◆ Visual spatial reasoning items:
--- Begin ---
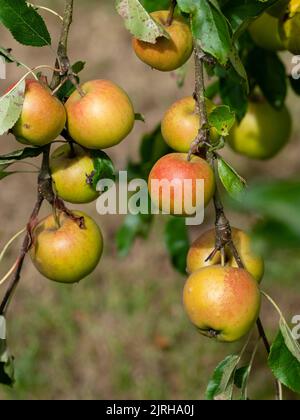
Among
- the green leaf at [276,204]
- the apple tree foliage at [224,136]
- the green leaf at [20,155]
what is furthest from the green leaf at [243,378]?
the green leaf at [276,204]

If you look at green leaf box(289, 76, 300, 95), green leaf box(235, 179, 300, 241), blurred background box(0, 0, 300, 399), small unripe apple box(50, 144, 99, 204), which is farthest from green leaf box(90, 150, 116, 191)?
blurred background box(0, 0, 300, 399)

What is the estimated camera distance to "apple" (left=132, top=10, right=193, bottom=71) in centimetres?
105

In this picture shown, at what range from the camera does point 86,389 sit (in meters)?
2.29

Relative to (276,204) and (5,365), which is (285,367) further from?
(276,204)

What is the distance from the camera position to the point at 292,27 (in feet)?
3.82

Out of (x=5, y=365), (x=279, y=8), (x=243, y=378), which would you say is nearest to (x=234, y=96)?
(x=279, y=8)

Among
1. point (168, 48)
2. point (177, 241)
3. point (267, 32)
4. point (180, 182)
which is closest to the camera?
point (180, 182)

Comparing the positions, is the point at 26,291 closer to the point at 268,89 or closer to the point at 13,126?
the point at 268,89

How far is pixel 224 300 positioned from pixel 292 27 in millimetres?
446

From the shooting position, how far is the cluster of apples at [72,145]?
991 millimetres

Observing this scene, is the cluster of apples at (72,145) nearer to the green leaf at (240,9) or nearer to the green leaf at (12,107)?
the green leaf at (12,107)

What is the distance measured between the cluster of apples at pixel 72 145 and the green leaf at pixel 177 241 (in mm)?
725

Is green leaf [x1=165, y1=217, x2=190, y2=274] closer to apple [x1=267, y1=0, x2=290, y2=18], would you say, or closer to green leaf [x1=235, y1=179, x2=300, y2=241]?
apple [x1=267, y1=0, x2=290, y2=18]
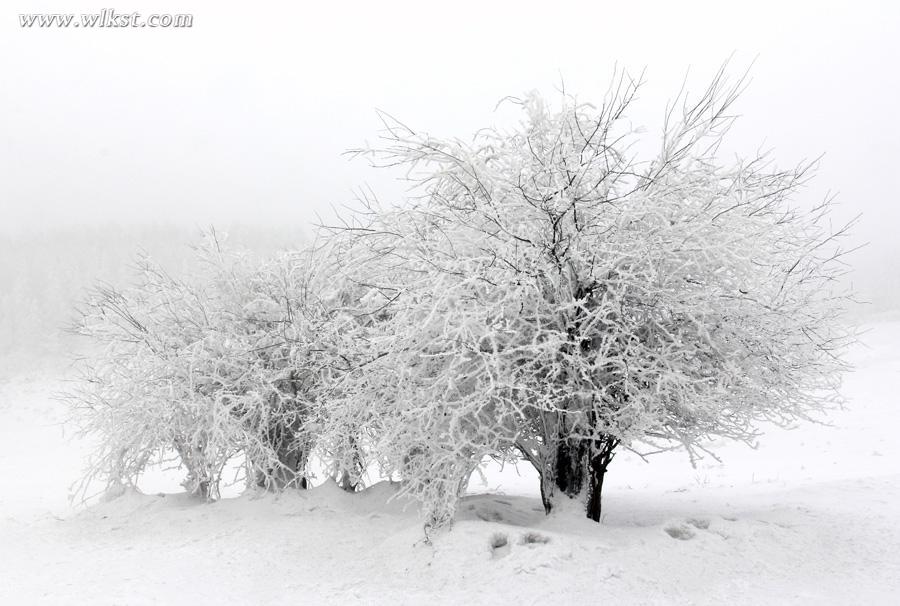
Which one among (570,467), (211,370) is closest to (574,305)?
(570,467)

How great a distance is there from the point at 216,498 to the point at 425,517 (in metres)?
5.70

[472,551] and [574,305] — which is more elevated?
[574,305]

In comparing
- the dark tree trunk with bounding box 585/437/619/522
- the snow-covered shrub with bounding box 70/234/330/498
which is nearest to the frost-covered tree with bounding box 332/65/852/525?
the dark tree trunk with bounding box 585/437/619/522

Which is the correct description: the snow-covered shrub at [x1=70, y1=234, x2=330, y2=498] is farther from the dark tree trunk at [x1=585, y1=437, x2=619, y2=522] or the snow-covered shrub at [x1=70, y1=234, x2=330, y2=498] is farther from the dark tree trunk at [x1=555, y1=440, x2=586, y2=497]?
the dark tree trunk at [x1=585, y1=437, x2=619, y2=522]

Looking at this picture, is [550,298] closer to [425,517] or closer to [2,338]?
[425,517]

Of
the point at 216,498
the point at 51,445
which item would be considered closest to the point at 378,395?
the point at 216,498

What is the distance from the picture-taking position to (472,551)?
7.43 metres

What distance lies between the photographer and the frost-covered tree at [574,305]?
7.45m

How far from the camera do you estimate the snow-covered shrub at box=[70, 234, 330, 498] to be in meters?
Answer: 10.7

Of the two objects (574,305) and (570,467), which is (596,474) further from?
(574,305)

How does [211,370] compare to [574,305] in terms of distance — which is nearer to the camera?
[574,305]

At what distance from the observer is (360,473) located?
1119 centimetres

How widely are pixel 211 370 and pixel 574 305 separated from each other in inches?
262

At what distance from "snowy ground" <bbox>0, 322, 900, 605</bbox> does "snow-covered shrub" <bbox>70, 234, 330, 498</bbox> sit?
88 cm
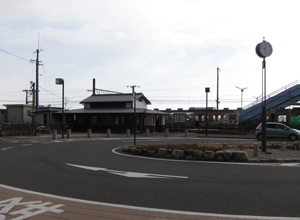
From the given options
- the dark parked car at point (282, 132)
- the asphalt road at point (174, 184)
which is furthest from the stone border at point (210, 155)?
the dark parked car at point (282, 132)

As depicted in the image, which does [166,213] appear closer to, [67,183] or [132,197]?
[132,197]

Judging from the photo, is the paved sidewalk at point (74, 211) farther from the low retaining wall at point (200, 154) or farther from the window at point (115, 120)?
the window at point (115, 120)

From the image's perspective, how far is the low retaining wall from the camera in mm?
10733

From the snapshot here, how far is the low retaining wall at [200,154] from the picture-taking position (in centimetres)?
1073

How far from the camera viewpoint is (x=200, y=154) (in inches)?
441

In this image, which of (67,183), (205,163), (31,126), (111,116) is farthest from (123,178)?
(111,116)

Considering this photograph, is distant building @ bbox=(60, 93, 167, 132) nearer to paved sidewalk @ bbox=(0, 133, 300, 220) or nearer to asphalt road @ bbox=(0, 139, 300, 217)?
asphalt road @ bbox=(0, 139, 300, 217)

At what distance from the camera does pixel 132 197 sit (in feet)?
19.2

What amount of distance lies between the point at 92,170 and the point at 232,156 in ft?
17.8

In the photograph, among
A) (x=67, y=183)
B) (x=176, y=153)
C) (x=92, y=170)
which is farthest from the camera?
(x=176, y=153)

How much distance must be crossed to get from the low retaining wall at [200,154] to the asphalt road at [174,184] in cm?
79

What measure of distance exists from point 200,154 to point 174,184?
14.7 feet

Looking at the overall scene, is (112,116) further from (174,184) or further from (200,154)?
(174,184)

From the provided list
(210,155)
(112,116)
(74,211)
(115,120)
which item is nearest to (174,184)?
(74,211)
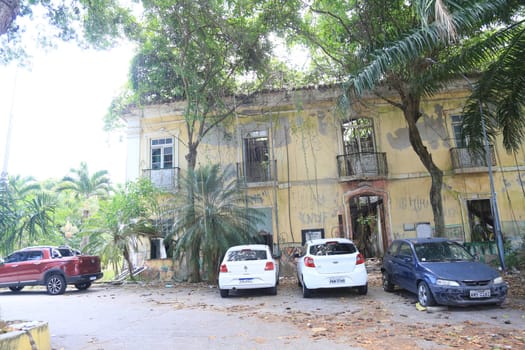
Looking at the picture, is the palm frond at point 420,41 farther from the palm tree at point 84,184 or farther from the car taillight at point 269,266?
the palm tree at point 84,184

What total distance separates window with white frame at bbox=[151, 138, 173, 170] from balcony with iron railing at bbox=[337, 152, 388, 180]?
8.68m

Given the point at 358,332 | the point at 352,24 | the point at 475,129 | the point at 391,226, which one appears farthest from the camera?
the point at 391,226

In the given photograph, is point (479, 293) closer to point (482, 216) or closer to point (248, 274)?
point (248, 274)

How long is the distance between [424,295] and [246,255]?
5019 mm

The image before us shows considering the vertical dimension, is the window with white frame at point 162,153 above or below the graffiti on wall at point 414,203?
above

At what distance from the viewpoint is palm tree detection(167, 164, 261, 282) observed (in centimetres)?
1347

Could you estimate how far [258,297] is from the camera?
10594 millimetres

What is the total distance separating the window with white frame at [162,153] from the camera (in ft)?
--- End ---
◆ EXERCISE PROMPT:
Please reproduce all of the data above word for word, leaving out the pictures.

◆ CORRECT ANSWER:
Among
- the green leaf at [276,204]
- the apple tree foliage at [224,136]
- the green leaf at [20,155]
what is furthest from the green leaf at [243,378]?
the green leaf at [276,204]

If you look at green leaf box(289, 76, 300, 95), green leaf box(235, 179, 300, 241), blurred background box(0, 0, 300, 399), small unripe apple box(50, 144, 99, 204), which is farthest from green leaf box(90, 150, 116, 191)?
blurred background box(0, 0, 300, 399)

What is the estimated camera distance to "apple" (left=132, top=10, right=193, bottom=71) in centimetres?
105

In this picture shown, at what range from the camera does point 86,389 sit (in meters)?
2.29

Relative to (276,204) and (5,365), which is (285,367) further from?
(276,204)

What is the distance from the camera position to the point at 292,27 (in feet)?
3.82

Out of (x=5, y=365), (x=279, y=8), (x=243, y=378), which would you say is nearest to (x=234, y=96)?
(x=279, y=8)

Among
1. point (168, 48)
2. point (177, 241)
3. point (267, 32)
4. point (180, 182)
which is closest to the camera?
point (180, 182)

Comparing the positions, is the point at 26,291 closer to the point at 268,89 or closer to the point at 13,126?
the point at 268,89

How far is pixel 224 300 positioned from pixel 292 27 in millimetres?
446

From the shooting position, how far is the cluster of apples at [72,145]?
991 millimetres

Observing this scene, is the cluster of apples at (72,145) nearer to the green leaf at (240,9) or nearer to the green leaf at (12,107)?
the green leaf at (12,107)

What is the distance measured between the cluster of apples at pixel 72 145 and the green leaf at pixel 177 241 (in mm)?
725

Is green leaf [x1=165, y1=217, x2=190, y2=274] closer to apple [x1=267, y1=0, x2=290, y2=18], would you say, or closer to green leaf [x1=235, y1=179, x2=300, y2=241]?
apple [x1=267, y1=0, x2=290, y2=18]
Which one among (570,467), (211,370) is closest to (574,305)?
(570,467)

How great a distance is there from the point at 216,498 to the point at 425,517 (in metres)?
5.70

[472,551] and [574,305] — which is more elevated?
[574,305]

In comparing
- the dark tree trunk with bounding box 585/437/619/522
- the snow-covered shrub with bounding box 70/234/330/498
which is nearest to the frost-covered tree with bounding box 332/65/852/525?
the dark tree trunk with bounding box 585/437/619/522

Which is the correct description: the snow-covered shrub at [x1=70, y1=234, x2=330, y2=498] is farther from the dark tree trunk at [x1=585, y1=437, x2=619, y2=522] or the snow-covered shrub at [x1=70, y1=234, x2=330, y2=498] is farther from the dark tree trunk at [x1=555, y1=440, x2=586, y2=497]?
the dark tree trunk at [x1=585, y1=437, x2=619, y2=522]

Looking at this picture, is [550,298] closer to [425,517] or closer to [2,338]?
[425,517]

Of
the point at 216,498
the point at 51,445
which item would be considered closest to the point at 378,395?
the point at 216,498

What is the distance from the picture-taking position to (472,551)?
7.43 metres

What distance lies between the photographer and the frost-covered tree at [574,305]?
7.45m

How far from the camera do you estimate the snow-covered shrub at box=[70, 234, 330, 498] to be in meters?
Answer: 10.7

Of the two objects (574,305) and (570,467), which is (596,474) further from?
(574,305)

How does [211,370] compare to [574,305] in terms of distance — which is nearer to the camera?
[574,305]

At what distance from the observer is (360,473) located?
1119 centimetres

How widely are pixel 211 370 and pixel 574 305 separated from each other in inches?
262

At what distance from "snowy ground" <bbox>0, 322, 900, 605</bbox> does "snow-covered shrub" <bbox>70, 234, 330, 498</bbox> sit?
88 cm
From the given options
- the dark parked car at point (282, 132)
- the asphalt road at point (174, 184)
which is furthest from the stone border at point (210, 155)?
the dark parked car at point (282, 132)

As depicted in the image, which does [166,213] appear closer to, [67,183] or [132,197]?
[132,197]

Judging from the photo, is the paved sidewalk at point (74, 211) farther from the low retaining wall at point (200, 154) or farther from the window at point (115, 120)?
the window at point (115, 120)

From the image's perspective, how far is the low retaining wall from the camera in mm?
10733

From the snapshot here, how far is the low retaining wall at [200,154] from the picture-taking position (in centimetres)?
1073

How far from the camera viewpoint is (x=200, y=154) (in inches)?
441

In this image, which of (67,183), (205,163), (31,126), (111,116) is farthest from (123,178)?
(111,116)

Considering this photograph, is distant building @ bbox=(60, 93, 167, 132) nearer to paved sidewalk @ bbox=(0, 133, 300, 220) or nearer to asphalt road @ bbox=(0, 139, 300, 217)?
asphalt road @ bbox=(0, 139, 300, 217)

At what distance from the camera does pixel 132 197 sit (in feet)?
19.2

What amount of distance lies between the point at 92,170 and the point at 232,156 in ft?
17.8

In the photograph, among
A) (x=67, y=183)
B) (x=176, y=153)
C) (x=92, y=170)
which is farthest from the camera?
(x=176, y=153)

How much distance must be crossed to get from the low retaining wall at [200,154] to the asphalt road at [174,184] in cm?
79

What measure of distance exists from point 200,154 to point 174,184?
14.7 feet

Looking at the overall scene, is (112,116) further from (174,184) or further from (200,154)?
(174,184)

From the provided list
(210,155)
(112,116)
(74,211)
(115,120)
which item is nearest to (174,184)?
(74,211)
Looking at the picture, is the palm frond at point 420,41 farther from the palm tree at point 84,184 or farther from the car taillight at point 269,266?
the palm tree at point 84,184

What total distance separates window with white frame at bbox=[151, 138, 173, 170] from balcony with iron railing at bbox=[337, 152, 388, 180]?
8.68m

Given the point at 358,332 | the point at 352,24 | the point at 475,129 | the point at 391,226, which one appears farthest from the camera?
the point at 391,226

In the given photograph, is point (479, 293) closer to point (482, 216) or closer to point (248, 274)?
point (248, 274)

How long is the distance between [424,295] and [246,255]?
5019 mm

The image before us shows considering the vertical dimension, is the window with white frame at point 162,153 above or below the graffiti on wall at point 414,203?
above

At what distance from the viewpoint is palm tree detection(167, 164, 261, 282) observed (in centimetres)?
1347

Could you estimate how far [258,297] is from the camera?
10594 millimetres

What is the total distance separating the window with white frame at [162,153] from the camera (in ft)?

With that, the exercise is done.